The finality of assisted suicide also concerns the Rev. Richard Vettel-Becker, an Episcopal priest and director of spiritual services for Rocky Mountain Hospice.

He said physician-assisted suicide "takes away a few paragraphs of the final chapter" of life and makes it harder for the dying to say goodbye to those they leave behind. Vettel-Becker said he would never extol the "redemptive value of pain," but "there is a redemptive value of being alive with the ones you love."

And for the loved ones of the deceased, he added, suicide inevitably adds "an additional complexity to their grief."

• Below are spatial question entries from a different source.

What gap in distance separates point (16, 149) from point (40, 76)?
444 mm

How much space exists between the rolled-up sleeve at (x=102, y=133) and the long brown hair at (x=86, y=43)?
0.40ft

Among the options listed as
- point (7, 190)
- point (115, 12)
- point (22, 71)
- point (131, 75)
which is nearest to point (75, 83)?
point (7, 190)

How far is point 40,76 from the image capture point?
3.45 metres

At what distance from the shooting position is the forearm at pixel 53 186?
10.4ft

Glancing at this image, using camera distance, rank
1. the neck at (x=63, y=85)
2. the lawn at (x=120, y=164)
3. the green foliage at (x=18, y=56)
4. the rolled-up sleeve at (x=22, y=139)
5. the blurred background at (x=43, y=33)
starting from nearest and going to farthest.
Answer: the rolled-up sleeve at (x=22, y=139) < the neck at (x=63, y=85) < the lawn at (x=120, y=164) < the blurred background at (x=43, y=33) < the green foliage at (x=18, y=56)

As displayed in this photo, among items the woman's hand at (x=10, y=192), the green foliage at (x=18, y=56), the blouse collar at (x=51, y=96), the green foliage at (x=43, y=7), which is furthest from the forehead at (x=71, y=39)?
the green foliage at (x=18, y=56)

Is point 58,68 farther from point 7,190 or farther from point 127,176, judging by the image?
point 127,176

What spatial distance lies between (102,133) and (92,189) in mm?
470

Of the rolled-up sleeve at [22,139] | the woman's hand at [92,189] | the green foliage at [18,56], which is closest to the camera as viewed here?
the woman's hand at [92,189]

Dr. Deric Weiss, chairman of the Ethics Committee at Billings Clinic, said he and many other doctors see themselves as advocates for patients, and they believe they should do what the patient believes is best.

"If that is the only remaining option, a lot of us do feel that should be accepted," he said of physician-assisted suicide.

Weiss said one retired doctor on the Ethics Committee said he would have opposed physician-assisted suicide 30 years ago but "now sees this as something he would be willing to accept."

If Montana were to pass a law legalizing physician-assisted suicide, he said, it would have to spell out specific criteria for determining when it is allowed, as do existing laws in Oregon and Washington, the only states with such laws on the books. The statute in Washington is so new it won't take effect until March, but in Oregon it has been in place since 1997.